Start Records shown

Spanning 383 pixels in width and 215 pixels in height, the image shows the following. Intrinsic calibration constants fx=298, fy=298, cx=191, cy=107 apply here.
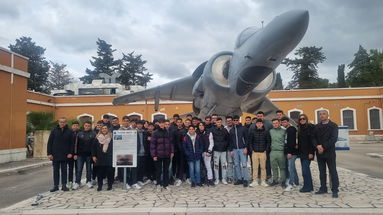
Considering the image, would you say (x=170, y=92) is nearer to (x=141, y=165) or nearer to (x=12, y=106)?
(x=141, y=165)

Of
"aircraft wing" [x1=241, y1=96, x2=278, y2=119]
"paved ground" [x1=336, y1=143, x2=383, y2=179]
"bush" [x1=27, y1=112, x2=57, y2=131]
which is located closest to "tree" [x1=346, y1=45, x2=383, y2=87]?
"paved ground" [x1=336, y1=143, x2=383, y2=179]

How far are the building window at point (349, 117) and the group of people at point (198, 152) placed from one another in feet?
86.2

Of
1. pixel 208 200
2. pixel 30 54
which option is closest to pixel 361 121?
pixel 208 200

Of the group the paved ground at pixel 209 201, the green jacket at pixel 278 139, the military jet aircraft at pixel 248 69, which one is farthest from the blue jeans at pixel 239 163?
the military jet aircraft at pixel 248 69

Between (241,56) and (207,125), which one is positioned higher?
(241,56)

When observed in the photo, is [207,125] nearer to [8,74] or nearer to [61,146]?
[61,146]

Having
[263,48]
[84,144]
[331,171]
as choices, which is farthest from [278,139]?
[84,144]

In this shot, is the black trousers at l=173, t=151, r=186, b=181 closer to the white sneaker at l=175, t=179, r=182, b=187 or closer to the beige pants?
the white sneaker at l=175, t=179, r=182, b=187

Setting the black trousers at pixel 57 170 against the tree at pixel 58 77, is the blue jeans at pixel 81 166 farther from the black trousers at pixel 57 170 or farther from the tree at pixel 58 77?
the tree at pixel 58 77

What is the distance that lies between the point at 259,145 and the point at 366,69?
51608 mm

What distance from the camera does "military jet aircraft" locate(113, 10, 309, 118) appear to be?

End Records shown

> [Problem details]
Copy out every row above word for word, leaving out the pictures.

> [Answer for the task]
Spanning 383 pixels in width and 215 pixels in height, the image shows the following. Intrinsic calibration constants fx=298, fy=298, cx=191, cy=107 apply here.
Considering the image, would you say (x=170, y=92) is nearer to (x=141, y=165) or nearer to (x=12, y=106)?
(x=141, y=165)

Of
"aircraft wing" [x1=241, y1=96, x2=278, y2=119]
"paved ground" [x1=336, y1=143, x2=383, y2=179]
"bush" [x1=27, y1=112, x2=57, y2=131]
which is located closest to "tree" [x1=346, y1=45, x2=383, y2=87]?
"paved ground" [x1=336, y1=143, x2=383, y2=179]

How far are the building window at point (349, 117) and the group of people at point (198, 152) placed from one another in feet?
86.2

Of
1. pixel 208 200
2. pixel 30 54
which option is closest to pixel 361 121?
pixel 208 200

Of the group the paved ground at pixel 209 201, the green jacket at pixel 278 139, the military jet aircraft at pixel 248 69, which one is farthest from the blue jeans at pixel 239 163?
the military jet aircraft at pixel 248 69

Between (241,56) and (207,125), which one is positioned higher?
(241,56)

When observed in the photo, is [207,125] nearer to [8,74] or nearer to [61,146]?
[61,146]

Having
[263,48]
[84,144]
[331,171]
as choices, which is farthest from [278,139]?
[84,144]

In this shot, is the black trousers at l=173, t=151, r=186, b=181 closer to the white sneaker at l=175, t=179, r=182, b=187 or closer to the beige pants?
the white sneaker at l=175, t=179, r=182, b=187

Setting the black trousers at pixel 57 170 against the tree at pixel 58 77, is the blue jeans at pixel 81 166 farther from the black trousers at pixel 57 170 or farther from the tree at pixel 58 77?
the tree at pixel 58 77

What is the distance that lies between the point at 259,145 and the point at 366,69?
51608 mm

What distance from the camera does "military jet aircraft" locate(113, 10, 309, 118) appear to be?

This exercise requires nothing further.